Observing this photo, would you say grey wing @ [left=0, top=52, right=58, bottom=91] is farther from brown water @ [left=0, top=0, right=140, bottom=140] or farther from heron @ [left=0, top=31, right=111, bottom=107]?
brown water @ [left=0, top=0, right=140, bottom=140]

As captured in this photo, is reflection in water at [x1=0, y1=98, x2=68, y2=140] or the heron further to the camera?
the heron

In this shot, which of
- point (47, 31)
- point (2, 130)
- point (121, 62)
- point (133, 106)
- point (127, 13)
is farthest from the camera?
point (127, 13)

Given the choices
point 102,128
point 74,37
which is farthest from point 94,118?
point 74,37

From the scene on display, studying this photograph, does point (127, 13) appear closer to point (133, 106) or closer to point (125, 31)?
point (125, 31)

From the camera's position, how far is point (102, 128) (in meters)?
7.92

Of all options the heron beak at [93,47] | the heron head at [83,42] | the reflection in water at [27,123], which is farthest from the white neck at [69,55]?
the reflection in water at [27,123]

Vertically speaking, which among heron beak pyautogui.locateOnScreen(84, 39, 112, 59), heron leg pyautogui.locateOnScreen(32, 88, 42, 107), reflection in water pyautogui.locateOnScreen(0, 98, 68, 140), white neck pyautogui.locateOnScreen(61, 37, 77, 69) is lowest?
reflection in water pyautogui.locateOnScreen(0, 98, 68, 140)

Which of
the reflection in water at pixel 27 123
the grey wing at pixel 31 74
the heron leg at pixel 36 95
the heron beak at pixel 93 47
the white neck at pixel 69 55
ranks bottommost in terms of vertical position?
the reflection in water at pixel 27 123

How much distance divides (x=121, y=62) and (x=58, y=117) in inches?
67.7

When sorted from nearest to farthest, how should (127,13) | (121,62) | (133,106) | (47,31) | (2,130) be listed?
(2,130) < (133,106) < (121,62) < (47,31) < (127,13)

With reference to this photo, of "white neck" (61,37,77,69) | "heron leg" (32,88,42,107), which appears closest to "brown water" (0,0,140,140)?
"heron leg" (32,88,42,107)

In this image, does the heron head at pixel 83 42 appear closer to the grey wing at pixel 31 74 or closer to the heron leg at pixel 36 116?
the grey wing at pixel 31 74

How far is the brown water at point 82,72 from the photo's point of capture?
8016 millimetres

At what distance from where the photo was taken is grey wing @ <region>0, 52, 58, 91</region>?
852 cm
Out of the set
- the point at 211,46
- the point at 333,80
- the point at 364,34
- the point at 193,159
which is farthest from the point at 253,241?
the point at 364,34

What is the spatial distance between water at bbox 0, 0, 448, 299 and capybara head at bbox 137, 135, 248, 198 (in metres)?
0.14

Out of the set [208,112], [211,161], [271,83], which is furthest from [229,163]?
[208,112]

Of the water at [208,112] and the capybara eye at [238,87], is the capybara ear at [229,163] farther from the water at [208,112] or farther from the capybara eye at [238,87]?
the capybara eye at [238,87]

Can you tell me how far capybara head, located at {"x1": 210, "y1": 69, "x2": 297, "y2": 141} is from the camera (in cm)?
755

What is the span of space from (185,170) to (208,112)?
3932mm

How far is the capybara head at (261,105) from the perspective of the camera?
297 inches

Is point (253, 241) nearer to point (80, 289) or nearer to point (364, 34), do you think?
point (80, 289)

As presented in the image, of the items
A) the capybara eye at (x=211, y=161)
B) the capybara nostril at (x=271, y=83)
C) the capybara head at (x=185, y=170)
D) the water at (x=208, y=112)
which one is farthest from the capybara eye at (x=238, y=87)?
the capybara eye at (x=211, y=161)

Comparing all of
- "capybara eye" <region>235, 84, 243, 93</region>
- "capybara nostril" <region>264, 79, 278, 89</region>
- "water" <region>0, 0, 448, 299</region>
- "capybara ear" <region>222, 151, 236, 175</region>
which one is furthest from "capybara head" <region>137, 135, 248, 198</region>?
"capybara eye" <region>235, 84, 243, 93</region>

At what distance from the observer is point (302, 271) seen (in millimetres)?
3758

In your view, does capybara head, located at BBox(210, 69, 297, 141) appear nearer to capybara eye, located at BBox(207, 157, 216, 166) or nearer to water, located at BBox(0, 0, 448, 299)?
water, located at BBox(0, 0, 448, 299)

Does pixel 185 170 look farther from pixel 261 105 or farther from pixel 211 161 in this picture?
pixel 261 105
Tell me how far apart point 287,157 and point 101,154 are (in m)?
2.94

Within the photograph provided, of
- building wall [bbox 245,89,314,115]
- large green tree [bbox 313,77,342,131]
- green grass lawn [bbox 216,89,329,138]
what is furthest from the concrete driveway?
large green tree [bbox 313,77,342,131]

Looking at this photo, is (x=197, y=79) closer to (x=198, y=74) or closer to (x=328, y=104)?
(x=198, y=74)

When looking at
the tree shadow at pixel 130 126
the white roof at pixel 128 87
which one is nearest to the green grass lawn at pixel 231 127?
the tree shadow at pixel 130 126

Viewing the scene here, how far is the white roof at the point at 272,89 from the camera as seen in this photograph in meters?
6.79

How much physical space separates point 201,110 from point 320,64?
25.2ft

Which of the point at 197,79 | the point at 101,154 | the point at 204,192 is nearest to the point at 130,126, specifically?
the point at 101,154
···
## Goal
Reproduce every record above exactly as it appears.

## Solved exercise
Observing this photo, would you say grey wing @ [left=0, top=52, right=58, bottom=91] is farther from brown water @ [left=0, top=0, right=140, bottom=140] or farther from heron @ [left=0, top=31, right=111, bottom=107]?
brown water @ [left=0, top=0, right=140, bottom=140]

As captured in this photo, is reflection in water at [x1=0, y1=98, x2=68, y2=140] or the heron further to the camera?
the heron

In this shot, which of
- point (47, 31)
- point (2, 130)
- point (121, 62)
- point (133, 106)
- point (127, 13)
is farthest from the camera?
point (127, 13)

Given the choices
point 102,128
point 74,37
which is farthest from point 94,118?
point 74,37

From the scene on display, studying this photograph, does point (127, 13) appear closer to point (133, 106) or closer to point (125, 31)?
point (125, 31)

From the camera's position, how far is point (102, 128) (in meters)?
7.92

Of all options the heron beak at [93,47] | the heron head at [83,42] | the reflection in water at [27,123], which is farthest from the white neck at [69,55]?
the reflection in water at [27,123]

Vertically speaking, which among heron beak pyautogui.locateOnScreen(84, 39, 112, 59), heron leg pyautogui.locateOnScreen(32, 88, 42, 107), reflection in water pyautogui.locateOnScreen(0, 98, 68, 140), white neck pyautogui.locateOnScreen(61, 37, 77, 69) is lowest?
reflection in water pyautogui.locateOnScreen(0, 98, 68, 140)

Which of
the reflection in water at pixel 27 123
the grey wing at pixel 31 74
the heron leg at pixel 36 95
the heron beak at pixel 93 47
the white neck at pixel 69 55
ranks bottommost in terms of vertical position?
the reflection in water at pixel 27 123

How much distance divides (x=121, y=62) and (x=58, y=117) in inches?
67.7

When sorted from nearest to farthest, how should (127,13) | (121,62) | (133,106) | (47,31) | (2,130) be listed?
(2,130) < (133,106) < (121,62) < (47,31) < (127,13)

With reference to this photo, of "white neck" (61,37,77,69) | "heron leg" (32,88,42,107), which appears closest to "brown water" (0,0,140,140)?
"heron leg" (32,88,42,107)

In this image, does the heron head at pixel 83 42 appear closer to the grey wing at pixel 31 74 or closer to the heron leg at pixel 36 116?
the grey wing at pixel 31 74

How far is the brown water at point 82,72 from the photo's point of capture?
8016 millimetres

At what distance from where the photo was taken is grey wing @ <region>0, 52, 58, 91</region>?
852 cm
Out of the set
- the point at 211,46
- the point at 333,80
- the point at 364,34
- the point at 193,159
which is farthest from the point at 253,241?
the point at 364,34

What is the spatial distance between water at bbox 0, 0, 448, 299 and capybara head at bbox 137, 135, 248, 198 (in metres)?
0.14

Out of the set [208,112], [211,161], [271,83], which is furthest from [229,163]?
[208,112]

Of the water at [208,112] and the capybara eye at [238,87], is the capybara ear at [229,163] farther from the water at [208,112] or farther from the capybara eye at [238,87]?
the capybara eye at [238,87]

Can you tell me how far capybara head, located at {"x1": 210, "y1": 69, "x2": 297, "y2": 141} is from the camera (in cm)?
755

What is the span of space from (185,170) to (208,112)?
3932mm

How far is the capybara head at (261,105) from the perspective of the camera?
297 inches

Is point (253, 241) nearer to point (80, 289) or nearer to point (364, 34), do you think?
point (80, 289)

As presented in the image, of the items
A) the capybara eye at (x=211, y=161)
B) the capybara nostril at (x=271, y=83)
C) the capybara head at (x=185, y=170)
D) the water at (x=208, y=112)
which one is farthest from the capybara eye at (x=238, y=87)?
the capybara eye at (x=211, y=161)

Comparing all of
- "capybara eye" <region>235, 84, 243, 93</region>
- "capybara nostril" <region>264, 79, 278, 89</region>
- "water" <region>0, 0, 448, 299</region>
- "capybara ear" <region>222, 151, 236, 175</region>
which one is furthest from "capybara head" <region>137, 135, 248, 198</region>?
"capybara eye" <region>235, 84, 243, 93</region>

At what distance from the observer is point (302, 271) seen (in millimetres)?
3758

In your view, does capybara head, located at BBox(210, 69, 297, 141) appear nearer to capybara eye, located at BBox(207, 157, 216, 166) or nearer to water, located at BBox(0, 0, 448, 299)?
water, located at BBox(0, 0, 448, 299)

Does pixel 185 170 look farther from pixel 261 105 or farther from pixel 211 161 in this picture?
pixel 261 105
Tell me how far apart point 287,157 and point 101,154 are (in m)?
2.94

Within the photograph provided, of
- building wall [bbox 245,89,314,115]
- large green tree [bbox 313,77,342,131]
- green grass lawn [bbox 216,89,329,138]
what is furthest from the concrete driveway?
large green tree [bbox 313,77,342,131]

Looking at this photo, is (x=197, y=79) closer to (x=198, y=74) or closer to (x=328, y=104)?
(x=198, y=74)

When looking at
the tree shadow at pixel 130 126
the white roof at pixel 128 87
which one is nearest to the green grass lawn at pixel 231 127?
the tree shadow at pixel 130 126

Viewing the scene here, how far is the white roof at the point at 272,89 from the camera as seen in this photograph in meters?
6.79

How much physical space separates point 201,110 from point 320,64?
25.2ft

Which of the point at 197,79 | the point at 101,154 | the point at 204,192 is nearest to the point at 130,126, specifically?
the point at 101,154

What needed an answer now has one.